How to complete this task =>
Quote the records word for word from their beginning through the line containing "What is the value for Tingkat", including that line.

*** Opening Recorded information ***

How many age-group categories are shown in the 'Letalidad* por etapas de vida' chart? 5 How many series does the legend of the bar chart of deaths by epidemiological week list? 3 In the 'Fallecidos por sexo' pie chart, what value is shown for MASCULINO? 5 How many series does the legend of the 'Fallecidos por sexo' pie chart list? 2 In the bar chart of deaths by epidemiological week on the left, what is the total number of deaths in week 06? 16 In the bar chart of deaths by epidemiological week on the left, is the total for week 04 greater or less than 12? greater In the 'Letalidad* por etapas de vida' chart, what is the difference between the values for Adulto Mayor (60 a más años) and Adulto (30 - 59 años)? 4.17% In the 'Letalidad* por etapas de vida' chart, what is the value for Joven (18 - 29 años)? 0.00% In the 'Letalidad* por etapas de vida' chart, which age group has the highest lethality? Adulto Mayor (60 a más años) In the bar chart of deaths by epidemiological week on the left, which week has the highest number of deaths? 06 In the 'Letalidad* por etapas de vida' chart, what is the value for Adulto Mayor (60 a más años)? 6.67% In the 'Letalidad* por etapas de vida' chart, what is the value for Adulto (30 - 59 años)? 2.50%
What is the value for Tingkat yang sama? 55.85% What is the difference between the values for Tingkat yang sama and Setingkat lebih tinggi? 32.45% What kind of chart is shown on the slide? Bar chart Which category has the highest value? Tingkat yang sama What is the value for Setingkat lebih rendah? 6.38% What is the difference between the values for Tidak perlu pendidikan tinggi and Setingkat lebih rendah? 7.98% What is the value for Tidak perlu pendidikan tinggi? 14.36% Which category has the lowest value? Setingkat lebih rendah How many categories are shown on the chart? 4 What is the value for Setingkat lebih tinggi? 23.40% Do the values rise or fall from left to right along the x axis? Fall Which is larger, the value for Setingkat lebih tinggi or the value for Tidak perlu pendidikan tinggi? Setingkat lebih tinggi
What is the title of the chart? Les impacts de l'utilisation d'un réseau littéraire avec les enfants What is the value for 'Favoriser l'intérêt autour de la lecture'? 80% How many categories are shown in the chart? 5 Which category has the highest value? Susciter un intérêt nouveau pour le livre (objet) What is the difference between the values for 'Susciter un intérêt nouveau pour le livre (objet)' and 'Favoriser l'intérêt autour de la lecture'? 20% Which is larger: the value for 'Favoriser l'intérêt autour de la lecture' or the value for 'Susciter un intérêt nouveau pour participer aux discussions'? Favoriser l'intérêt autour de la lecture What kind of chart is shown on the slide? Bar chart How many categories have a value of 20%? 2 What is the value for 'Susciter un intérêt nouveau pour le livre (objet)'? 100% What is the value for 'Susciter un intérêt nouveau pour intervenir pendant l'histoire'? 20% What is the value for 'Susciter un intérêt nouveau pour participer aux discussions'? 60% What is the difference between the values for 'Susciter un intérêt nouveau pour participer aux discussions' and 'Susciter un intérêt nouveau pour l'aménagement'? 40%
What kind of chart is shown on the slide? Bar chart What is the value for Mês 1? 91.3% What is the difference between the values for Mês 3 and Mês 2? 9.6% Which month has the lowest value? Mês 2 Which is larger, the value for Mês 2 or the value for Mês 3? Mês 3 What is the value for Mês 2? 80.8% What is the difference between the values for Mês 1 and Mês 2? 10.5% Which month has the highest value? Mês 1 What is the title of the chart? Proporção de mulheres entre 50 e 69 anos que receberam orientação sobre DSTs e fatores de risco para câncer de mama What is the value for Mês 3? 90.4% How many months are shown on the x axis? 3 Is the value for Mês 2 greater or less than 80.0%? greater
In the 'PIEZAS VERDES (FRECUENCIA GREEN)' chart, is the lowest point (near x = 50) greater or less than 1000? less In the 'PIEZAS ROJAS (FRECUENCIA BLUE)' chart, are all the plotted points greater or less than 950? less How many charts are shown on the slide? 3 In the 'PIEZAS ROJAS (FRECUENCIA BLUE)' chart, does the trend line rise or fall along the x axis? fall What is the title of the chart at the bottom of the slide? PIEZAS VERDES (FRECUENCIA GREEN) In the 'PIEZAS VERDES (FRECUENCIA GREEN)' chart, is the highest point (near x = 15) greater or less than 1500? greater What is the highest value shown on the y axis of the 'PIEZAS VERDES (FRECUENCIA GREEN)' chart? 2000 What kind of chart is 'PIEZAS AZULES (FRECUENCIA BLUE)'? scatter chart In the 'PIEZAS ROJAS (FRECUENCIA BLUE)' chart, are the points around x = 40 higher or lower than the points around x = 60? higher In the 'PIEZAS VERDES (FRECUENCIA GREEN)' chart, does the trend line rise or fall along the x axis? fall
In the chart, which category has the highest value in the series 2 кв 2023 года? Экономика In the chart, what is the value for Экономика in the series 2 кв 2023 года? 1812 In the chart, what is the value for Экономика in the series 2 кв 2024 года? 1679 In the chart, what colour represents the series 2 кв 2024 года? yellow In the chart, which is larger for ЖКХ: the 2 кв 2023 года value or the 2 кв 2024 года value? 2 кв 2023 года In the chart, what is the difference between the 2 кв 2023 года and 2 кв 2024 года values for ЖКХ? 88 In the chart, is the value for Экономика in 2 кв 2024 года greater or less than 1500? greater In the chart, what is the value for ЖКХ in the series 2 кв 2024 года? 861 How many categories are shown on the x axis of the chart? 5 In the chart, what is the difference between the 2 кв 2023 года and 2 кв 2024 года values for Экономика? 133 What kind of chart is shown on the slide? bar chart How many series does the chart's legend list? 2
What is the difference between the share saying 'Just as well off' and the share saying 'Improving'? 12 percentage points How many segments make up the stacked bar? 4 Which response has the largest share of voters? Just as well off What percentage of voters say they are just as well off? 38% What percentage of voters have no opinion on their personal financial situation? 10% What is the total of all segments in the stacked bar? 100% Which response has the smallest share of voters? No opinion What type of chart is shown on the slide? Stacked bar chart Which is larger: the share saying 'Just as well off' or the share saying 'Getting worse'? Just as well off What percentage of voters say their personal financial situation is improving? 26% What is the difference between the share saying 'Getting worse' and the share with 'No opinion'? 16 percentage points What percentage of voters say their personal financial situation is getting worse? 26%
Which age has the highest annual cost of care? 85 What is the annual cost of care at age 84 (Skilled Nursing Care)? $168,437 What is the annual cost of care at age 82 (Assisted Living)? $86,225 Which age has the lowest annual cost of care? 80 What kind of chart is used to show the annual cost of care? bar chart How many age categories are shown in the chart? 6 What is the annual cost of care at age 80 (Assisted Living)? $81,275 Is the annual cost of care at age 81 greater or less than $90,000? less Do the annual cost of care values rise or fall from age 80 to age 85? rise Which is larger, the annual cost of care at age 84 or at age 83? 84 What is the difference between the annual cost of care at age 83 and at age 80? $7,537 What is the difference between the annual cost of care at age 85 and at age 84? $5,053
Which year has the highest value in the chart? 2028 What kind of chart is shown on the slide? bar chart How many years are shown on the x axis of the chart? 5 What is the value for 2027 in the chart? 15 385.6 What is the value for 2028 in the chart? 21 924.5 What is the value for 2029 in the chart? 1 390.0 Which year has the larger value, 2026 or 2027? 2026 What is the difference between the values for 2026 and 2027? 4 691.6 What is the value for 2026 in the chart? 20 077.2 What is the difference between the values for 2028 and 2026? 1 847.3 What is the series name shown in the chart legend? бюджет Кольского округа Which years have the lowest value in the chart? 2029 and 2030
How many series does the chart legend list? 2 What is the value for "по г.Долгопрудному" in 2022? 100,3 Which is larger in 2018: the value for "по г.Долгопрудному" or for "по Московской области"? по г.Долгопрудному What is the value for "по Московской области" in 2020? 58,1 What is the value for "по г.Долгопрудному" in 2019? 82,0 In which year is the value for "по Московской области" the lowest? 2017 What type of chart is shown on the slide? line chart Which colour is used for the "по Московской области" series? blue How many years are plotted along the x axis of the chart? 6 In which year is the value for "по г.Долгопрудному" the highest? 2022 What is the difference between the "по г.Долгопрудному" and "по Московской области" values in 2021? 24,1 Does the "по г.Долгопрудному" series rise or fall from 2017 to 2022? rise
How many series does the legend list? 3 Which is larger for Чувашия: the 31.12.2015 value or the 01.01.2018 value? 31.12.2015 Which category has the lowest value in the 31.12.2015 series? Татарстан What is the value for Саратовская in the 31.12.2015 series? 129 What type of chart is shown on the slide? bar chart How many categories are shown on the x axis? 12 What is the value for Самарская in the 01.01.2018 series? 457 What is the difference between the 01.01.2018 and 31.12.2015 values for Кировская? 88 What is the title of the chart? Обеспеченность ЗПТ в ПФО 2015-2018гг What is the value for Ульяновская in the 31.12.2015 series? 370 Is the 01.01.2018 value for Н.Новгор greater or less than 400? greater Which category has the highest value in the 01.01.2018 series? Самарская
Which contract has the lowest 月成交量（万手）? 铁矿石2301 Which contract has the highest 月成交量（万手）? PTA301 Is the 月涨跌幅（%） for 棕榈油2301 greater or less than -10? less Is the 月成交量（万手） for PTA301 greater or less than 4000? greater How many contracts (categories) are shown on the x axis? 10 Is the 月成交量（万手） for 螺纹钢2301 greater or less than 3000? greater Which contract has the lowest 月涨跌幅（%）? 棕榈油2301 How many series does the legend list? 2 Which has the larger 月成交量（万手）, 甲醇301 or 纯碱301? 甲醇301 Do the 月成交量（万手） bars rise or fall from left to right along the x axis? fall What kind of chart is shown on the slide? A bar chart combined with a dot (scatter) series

*** Closing Recorded information ***

Output below =>
How many age-group categories are shown in the 'Letalidad* por etapas de vida' chart? 5 How many series does the legend of the bar chart of deaths by epidemiological week list? 3 In the 'Fallecidos por sexo' pie chart, what value is shown for MASCULINO? 5 How many series does the legend of the 'Fallecidos por sexo' pie chart list? 2 In the bar chart of deaths by epidemiological week on the left, what is the total number of deaths in week 06? 16 In the bar chart of deaths by epidemiological week on the left, is the total for week 04 greater or less than 12? greater In the 'Letalidad* por etapas de vida' chart, what is the difference between the values for Adulto Mayor (60 a más años) and Adulto (30 - 59 años)? 4.17% In the 'Letalidad* por etapas de vida' chart, what is the value for Joven (18 - 29 años)? 0.00% In the 'Letalidad* por etapas de vida' chart, which age group has the highest lethality? Adulto Mayor (60 a más años) In the bar chart of deaths by epidemiological week on the left, which week has the highest number of deaths? 06 In the 'Letalidad* por etapas de vida' chart, what is the value for Adulto Mayor (60 a más años)? 6.67% In the 'Letalidad* por etapas de vida' chart, what is the value for Adulto (30 - 59 años)? 2.50%
What is the value for Tingkat yang sama? 55.85% What is the difference between the values for Tingkat yang sama and Setingkat lebih tinggi? 32.45% What kind of chart is shown on the slide? Bar chart Which category has the highest value? Tingkat yang sama What is the value for Setingkat lebih rendah? 6.38% What is the difference between the values for Tidak perlu pendidikan tinggi and Setingkat lebih rendah? 7.98% What is the value for Tidak perlu pendidikan tinggi? 14.36% Which category has the lowest value? Setingkat lebih rendah How many categories are shown on the chart? 4 What is the value for Setingkat lebih tinggi? 23.40% Do the values rise or fall from left to right along the x axis? Fall Which is larger, the value for Setingkat lebih tinggi or the value for Tidak perlu pendidikan tinggi? Setingkat lebih tinggi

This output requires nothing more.